→ Kutipan Teks:
Sebelum virus korona muncul, tentu saja terumbu karang menerima dampak langsung yang timbul dari aktivitas wisata bahari, seperti kontak fisik, baik sengaja maupun tidak disengaja terhadap terumbu karang saat wisatawan melakukan diving atau snorkeling . Gangguan (disturbance ) tersebut secara kumulatif berkontribusi menekan terumbu karang (Hawkins et al,2005). Belum lagi ditambah kegiatan destructive fishing, illegal fishing , dan perubahan iklim global yang membuat suhu air laut meningkat sehingga berdampak terhadap pemerosotan luas tutupan karang.
Program Officer COREMAP-CTI Asian Development Bank
Kemunculan penyakit yang menyerang sistem pernapasan manusia yang disebabkan virus korona atau dikenal dengan Covid-19, sontak membuat masyarakat dunia kalang kabut. Bagaimana tidak, virus ini dapat menyerang siapa saja tanpa memandang kelas sosial sang korban. Tingkat persebarannya juga tergolong masif.
Indonesia tak luput dari serangan. Hal ini dikonfirmasi secara resmi oleh Presiden Joko Widodo pada 2 Maret 2020 untuk kasus positif pertama. Sejak terdeteksi, Indonesia belum bisa dikatakan "bersih" dari virus korona sampai hari ini. Tren kasus positif cenderung meningkat. Per 13 Mei 2020, jumlah warga yang terjangkit sebanyak 15.438 orang. Adapun angka pasien yang berhasil sembuh 3.287 orang, lebih banyak dari yang meninggal, 1.028 orang.
Virus yang jadi momok menakutkan ini telah menghantam sektor usaha nasional, salah satunya pariwisata. Tak sedikit tempat wisata yang terpaksa ditutup. Alasannya jelas, karena sepi pengunjung dari dalam negeri dan luar negeri. Kondisi tersebut merupakan imbas dari penerapan Pembatasan Sosial Berskala Besar (PSBB). Langkah ini dipilih untuk mempercepat berlalunya pandemi dengan cara membatasi kegiatan tertentu, termasuk pergerakan orang.

→ Tugas A: Menurut kutipan teks tentang virus korona dan terumbu karang, berapa jumlah warga Indonesia yang terjangkit per 13 Mei 2020?
→ Tugas B: Tentukan apakah setiap pernyataan berikut sesuai dengan kutipan teks tentang virus korona dan terumbu karang. (i) Kasus positif pertama di Indonesia dikonfirmasi secara resmi oleh Presiden Joko Widodo pada 2 Maret 2020. (ii) Jumlah pasien yang meninggal lebih banyak daripada jumlah pasien yang sembuh. (iii) PSBB membatasi kegiatan tertentu, termasuk pergerakan orang.
→ Tugas C: Tuliskan lanjutan kutipan teks tentang virus korona dan terumbu karang, mulai setelah kalimat terakhirnya.

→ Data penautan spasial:
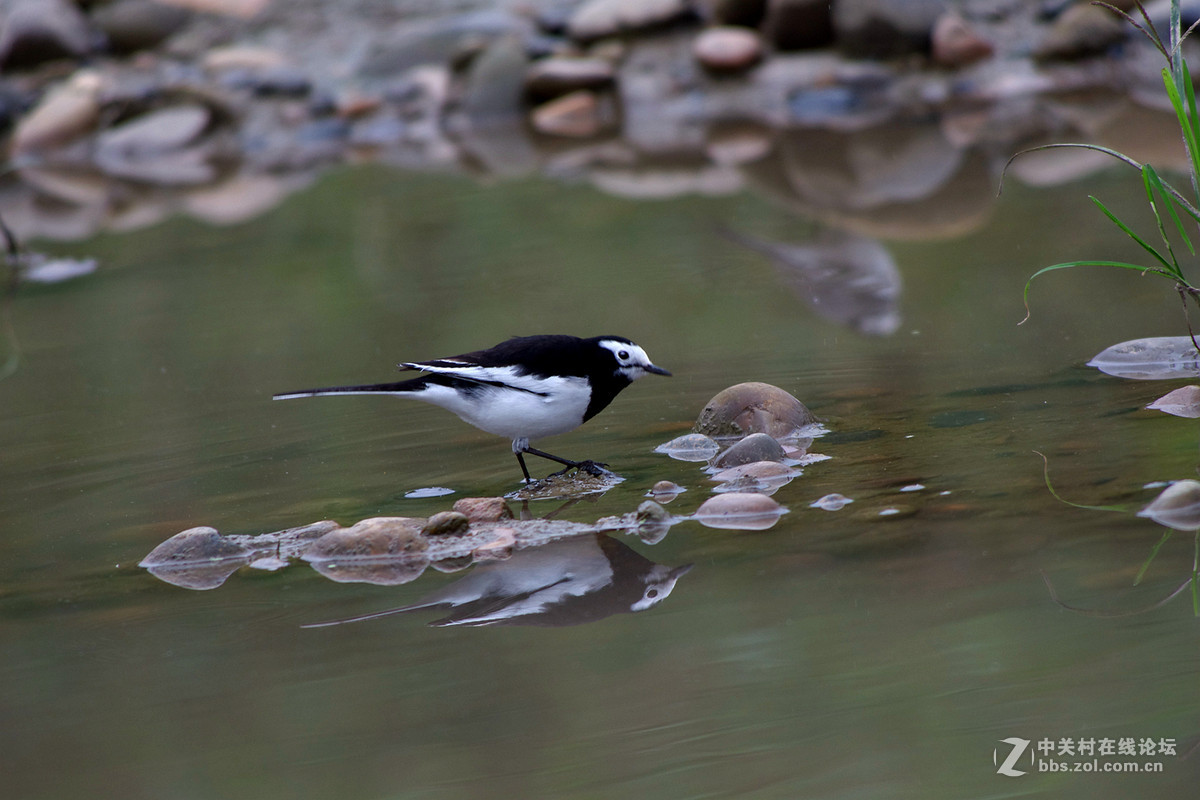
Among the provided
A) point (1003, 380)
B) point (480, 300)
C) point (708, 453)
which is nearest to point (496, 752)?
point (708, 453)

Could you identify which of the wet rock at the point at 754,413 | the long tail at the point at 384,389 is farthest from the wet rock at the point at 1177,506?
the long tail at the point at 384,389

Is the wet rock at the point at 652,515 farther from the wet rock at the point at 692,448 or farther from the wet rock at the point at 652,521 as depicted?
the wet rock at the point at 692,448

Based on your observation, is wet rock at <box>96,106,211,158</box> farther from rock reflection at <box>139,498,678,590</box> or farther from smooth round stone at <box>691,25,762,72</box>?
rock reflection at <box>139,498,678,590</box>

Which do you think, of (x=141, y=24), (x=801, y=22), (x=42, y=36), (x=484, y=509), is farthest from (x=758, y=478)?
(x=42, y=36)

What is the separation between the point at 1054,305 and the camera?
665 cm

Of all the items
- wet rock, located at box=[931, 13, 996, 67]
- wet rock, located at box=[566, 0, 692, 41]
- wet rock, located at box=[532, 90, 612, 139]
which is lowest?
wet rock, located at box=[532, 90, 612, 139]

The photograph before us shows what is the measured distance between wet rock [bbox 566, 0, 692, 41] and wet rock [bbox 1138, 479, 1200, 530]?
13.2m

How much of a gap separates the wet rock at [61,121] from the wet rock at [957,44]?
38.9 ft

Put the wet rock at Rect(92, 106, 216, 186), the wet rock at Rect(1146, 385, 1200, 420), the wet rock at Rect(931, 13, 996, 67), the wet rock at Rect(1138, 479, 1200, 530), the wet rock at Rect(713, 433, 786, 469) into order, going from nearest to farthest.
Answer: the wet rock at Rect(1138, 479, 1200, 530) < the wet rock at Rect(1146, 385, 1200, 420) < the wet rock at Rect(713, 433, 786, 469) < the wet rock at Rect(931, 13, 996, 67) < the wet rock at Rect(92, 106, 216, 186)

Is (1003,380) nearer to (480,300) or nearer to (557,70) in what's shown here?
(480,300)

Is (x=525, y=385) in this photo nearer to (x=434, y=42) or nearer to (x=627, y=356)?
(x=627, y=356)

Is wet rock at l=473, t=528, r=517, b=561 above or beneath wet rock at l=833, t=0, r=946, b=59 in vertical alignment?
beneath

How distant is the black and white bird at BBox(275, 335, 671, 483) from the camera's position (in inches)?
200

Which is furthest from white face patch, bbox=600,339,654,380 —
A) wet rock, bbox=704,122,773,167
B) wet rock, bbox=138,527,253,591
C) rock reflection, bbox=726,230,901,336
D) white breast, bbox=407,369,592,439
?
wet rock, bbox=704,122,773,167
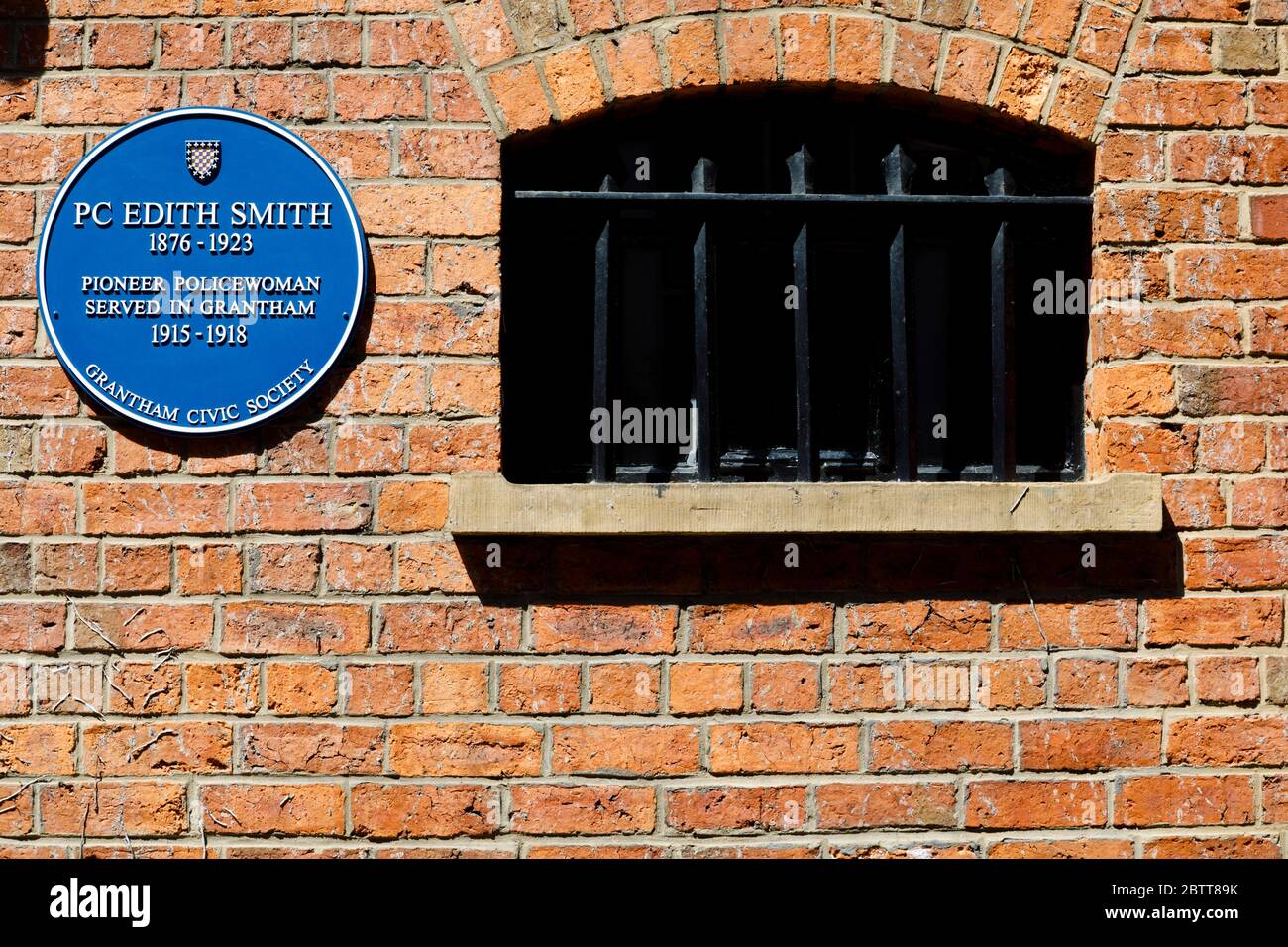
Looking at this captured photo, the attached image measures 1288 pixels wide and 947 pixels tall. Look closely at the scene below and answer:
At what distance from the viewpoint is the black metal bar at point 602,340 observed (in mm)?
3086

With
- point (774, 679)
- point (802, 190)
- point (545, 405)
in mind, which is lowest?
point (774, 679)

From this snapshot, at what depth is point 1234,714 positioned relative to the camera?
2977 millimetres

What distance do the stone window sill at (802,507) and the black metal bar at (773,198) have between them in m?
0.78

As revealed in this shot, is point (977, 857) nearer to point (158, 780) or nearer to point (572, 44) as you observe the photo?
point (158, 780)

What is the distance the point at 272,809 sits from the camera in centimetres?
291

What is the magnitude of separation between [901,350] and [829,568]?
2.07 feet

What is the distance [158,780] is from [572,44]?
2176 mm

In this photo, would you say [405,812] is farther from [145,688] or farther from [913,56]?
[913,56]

→ Hasil Latihan A: 15.438 orang.

→ Hasil Latihan B:
(i) Ya: "Hal ini dikonfirmasi secara resmi oleh Presiden Joko Widodo pada 2 Maret 2020 untuk kasus positif pertama."
(ii) Tidak: "Adapun angka pasien yang berhasil sembuh 3.287 orang, lebih banyak dari yang meninggal, 1.028 orang."
(iii) Ya: "membatasi kegiatan tertentu, termasuk pergerakan orang."

→ Hasil Latihan C:
Sementara itu, meluasnya penerapan lockdown di beberapa negara berdampak terhadap pertumbuhan kunjungan wisatawan mancanegara ke Indonesia. Dalam kurun Januari-Februari 2020, pertumbuhan wisatawan mancanegara dikategorikan negatif. Penyusutan ini menembus angka 30,42%. Dilihat dari pintu masuk utama melalui bandar udara, maka terdapat 3 provinsi dengan penurunan terbesar, yaitu Bali 32%, Nusa Tenggara Barat 32,36%, dan Sulawesi Utara 92,58% (Kemenparekraf, 2020). Uniknya, ketiga provinsi tersebut dikenal unggul dalam hal wisata bahari dan eksotisme terumbu karangnya.
Momentum Pemulihan
Di tengah pandemi, masyarakat yang menggantungkan hidup pada sektor wisata bahari praktis mengalami kegetiran. Pendapatan kian tipis, sedangkan tuntutan hidup terus berjalan. Namun di balik pukulan keras pandemi, ternyata ada maksud yang hendak disampaikan alam semesta. Pesan ini disinyalir sebagai titik awal penyeimbangan ekosistem yang selama ini diusik manusia, salah satunya terumbu karang.
Sebelum virus korona muncul, tentu saja terumbu karang menerima dampak langsung yang timbul dari aktivitas wisata bahari, seperti kontak fisik, baik sengaja maupun tidak disengaja terhadap terumbu karang saat wisatawan melakukan diving atau snorkeling . Gangguan (disturbance ) tersebut secara kumulatif berkontribusi menekan terumbu karang (Hawkins et al,2005). Belum lagi ditambah kegiatan destructive fishing, illegal fishing , dan perubahan iklim global yang membuat suhu air laut meningkat sehingga berdampak terhadap pemerosotan luas tutupan karang.